Una de las películas más importantes del año la protagoniza una cerda.

Gunda (disponible en Filmin y sensación en el último Festival de Berlín) es una película con una propuesta muy sencilla, pero al mismo tiempo cuenta tantísimas cosas que no te la acabas.


Lo primero: vamos a quitarnos de la cabeza la idea de estar ante propaganda vegana.

Es un hecho que matamos a más de mil millones de cerdos al año. Que matamos a quinientos millones de vacas al año. 50 mil millones de pollos. Un billón de peces. Pero Gunda no va de esto, de datos, de sacarte los colores, de matanzas, de nuestro cruel comportamiento hacia los animales.

Gunda es, en todo caso, un ejercicio de empatía llevado a cabo en un brillante blanco y negro, sin diálogos, sin música y sin la aparición de un solo ser humano.

Gunda es, más bien, una reflexión para resolver nuestro pequeño problema de hipocresía o ignorancia: “... es totalmente absurdo. Y ni siquiera hablamos de eso. Ni siquiera lo pensamos. Lo ignoramos. Sabemos que el desayuno no apareció de un árbol, pero fingimos no saberlo”.


Viktor Kossakovsky se quería mantener alejado de los documentales sobre la crueldad hacia los animales, distanciarse de la intención de estos metrajes, más centrados en los mataderos o en las condiciones de vida en algunas granjas. Así que decidió hacer otra cosa. Decidió rodar a los animales en su cotidianidad, en su día a día, dejándonos mirar cómo comen, cómo miran, cómo huelen, cómo duermen o la manera en la que saborean las gotas de agua dulce y limpia que caen directamente en sus hocicos un día de tormenta.

Y esta es la gran revolución de este director ruso, harto, como no, del ser humano:


Quién quiere nacer humano

qué sopor la humanidad

provocar el fin del mundo

inventar la identidad

(Fiera de mí, canción del álbum CLAMOR de María Arnal i Marcel Bagés)

Dejamos muchísima basura detrás nuestra, cementerios de animales y también de plástico, y por supuesto un buen montón de mierda intelectual, claro: discursos de mierda, libros de mierda, películas de mierda… Por supuesto nos creemos las criaturas más importantes del mundo, nos creemos con el derecho de dominar este planeta y matar a sus animales y secar sus ríos y destruir sus bosques... Pero somos ridículos.

Kossakovsky no quería otra película sobre humanos o sobre cómo nos sentimos respecto a nada, no conocemos la gran parte del mundo en el que vivimos y no paramos de hablar de nosotros mismos.

Hay innumerables cosas bonitas a nuestro alrededor y no paramos de mirarnos el ombligo.

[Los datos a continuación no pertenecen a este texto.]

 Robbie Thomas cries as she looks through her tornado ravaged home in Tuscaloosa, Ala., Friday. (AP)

Meryl Streep y otros secundarios

Con la idea ya en marcha y la productora noruega Anita Rehoff Larsen en el proyecto, Kossakovsky y su equipo comenzaron una ardua búsqueda para encontrar los animales adecuados que protagonizaran este documental. Sin embargo, ocurrió el milagro (o quizá no y siempre hubiera sido tan fácil) cuando en la primera granja que visitaron el director vio a Gunda y se quedó clavado:


“Parecía obvio que ella se estaba comunicando conmigo. Me estaba mirando de una manera que podía leer sus emociones. Le dije al productor: ‘Ella es Meryl Streep. La encontramos. No necesitamos buscar más’”


Y comenzaron un rodaje sencillo en el que acumularon un metraje de sólo seis horas donde dedicaron la mayor parte a Gunda y sus crías sin olvidarse de perfectos secundarios.

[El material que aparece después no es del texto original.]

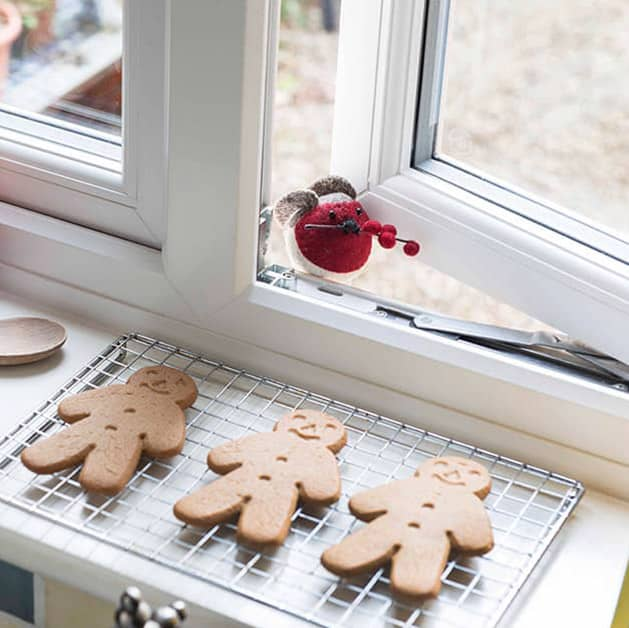 Kitchen white upvc window open slightly with christmas gingerbread men cooling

Un grupo de gallinas experimenta la libertad por primera vez, destaca una de ellas que está coja y se adentra en su estrenada libertad de salto en salto con una sola pata, una gallina cuyos ojos enganchan y contagian las ganas de seguir viviendo aunque solo sea por curiosidad. Mucho más de lo que transmiten algunos seres humanos acabados en su sofá, muertos en vida que solo hablan de enfermedades o de política.

Esta gallina de salto en salto se crece ante la inmensidad de un bosque que es un mundo entero para ella.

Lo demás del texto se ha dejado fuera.